If the bullous disease of diabetes blister fluid is cloudy instead of clear, consider excluding secondary bacterial infection with culture of the blister fluid.
Other Tests
Immunofluorescence: No primary immunologic abnormality is noted. Nonspecific capillary-associated immunoglobulin M and C3 have been reported rarely.8 Immunofluorescence findings have not been consistently reproduced by others, and direct immunofluorescence findings are usually negative.9 This study may be required to exclude clinically similar conditions (eg, bullous pemphigoid, epidermolysis bullosa acquisita) that typically show deposition of C3 and immunoglobulin G along the basement membrane zone.
Procedures
Skin biopsy
- Consider shave biopsy or excisional/incisional biopsy to help distinguish bullous disease of diabetes (bullosis diabeticorum) from clinically similar conditions.

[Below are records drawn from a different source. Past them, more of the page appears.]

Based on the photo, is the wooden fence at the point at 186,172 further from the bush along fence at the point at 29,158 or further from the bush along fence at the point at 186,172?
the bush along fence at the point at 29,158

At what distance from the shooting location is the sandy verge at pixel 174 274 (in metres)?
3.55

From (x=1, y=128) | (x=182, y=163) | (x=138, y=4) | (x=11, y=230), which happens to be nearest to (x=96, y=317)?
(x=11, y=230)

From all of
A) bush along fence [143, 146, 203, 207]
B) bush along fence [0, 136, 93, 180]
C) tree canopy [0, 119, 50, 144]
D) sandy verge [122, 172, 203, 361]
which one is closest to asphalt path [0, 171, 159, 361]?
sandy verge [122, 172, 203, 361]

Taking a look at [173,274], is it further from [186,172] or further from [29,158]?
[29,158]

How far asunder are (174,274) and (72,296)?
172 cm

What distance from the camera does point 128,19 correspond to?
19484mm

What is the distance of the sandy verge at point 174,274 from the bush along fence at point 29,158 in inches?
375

- For routine histologic sections, include the blister and portions of the underlying dermis in the biopsy specimen, and submit it in formalin. For biopsy findings, see Histologic Findings below.
- Histologic features of bullosis diabeticorum are not entirely specific; consider direct immunofluorescence studies to exclude histologically similar entities (eg, noninflammatory bullous pemphigoid, epidermolysis bullosa acquisita, porphyria cutanea tarda). Include perilesional uninvolved skin in biopsy for direct immunofluorescence and submit it in special transport medium (eg, Michel).
Histologic Findings
Lesions of bullous disease of diabetes (bullosis diabeticorum) have a heterogeneous histologic presentation. The blister plane may appear in a subcorneal, intraepidermal, or subepidermal location. Histology of fresh blisters tends to show an epidermal-dermal separation (see image below).
Many of the reported cases describe a separation in the superficial epidermis, within the superficial part of the spinous layer. The variable blister plane may be related to the blister age because reepithelialization can occur within days of blister onset. The blister cavity contains sterile proteinaceous fluid; an inflammatory component is absent or insignificant.
Surrounding epidermis does not show significant change; however, rare reports describe associated spongiosis and degenerative keratinocytic pallor. Acantholysis is absent. Dermal changes (eg, capillary wall thickening, dermal sclerosis) may reflect the patient's underlying diabetes mellitus (see image below). Caterpillar bodies typical of porphyria have been reported in lesions of bullosis diabeticorum.
Electron microscopy of fresh blisters reveals separation in a subepidermal location, residing in the lamina lucida or the sublamina densa.10 Anchoring fibrils and hemidesmosomes are reported absent or decreased in early blisters
Medical Care
Specific treatment of bullous disease of diabetes (bullosis diabeticorum) is unnecessary because the condition is self-limiting. The blister should be left intact whenever possible to serve as a sterile dressing and to avoid secondary infection. Secondary staphylococcal infections may occur, requiring antibiotic therapy.
Helpful guidelines from the American Diabetes Association related to the management of diabetes are as follows:
- Nutrition recommendations and interventions for diabetes: a position statement of the American Diabetes Association11
- Standards of medical care in diabetes. I. Classification and diagnosis12
- Standards of medical care in diabetes. V. Diabetes care.13
Surgical Care
Aspiration of fluid from bullous disease of diabetes (bullosis diabeticorum) lesions with sterile technique using a small-bore needle may be beneficial to prevent accidental rupture. Immobilization may prevent damage to the blister. Secondary tissue necrosis may necessitate debridement and possible tissue grafting.
Aggressive wound healing intervention, as is enacted with diabetic ulcers, is critical, should the blister become unroofed.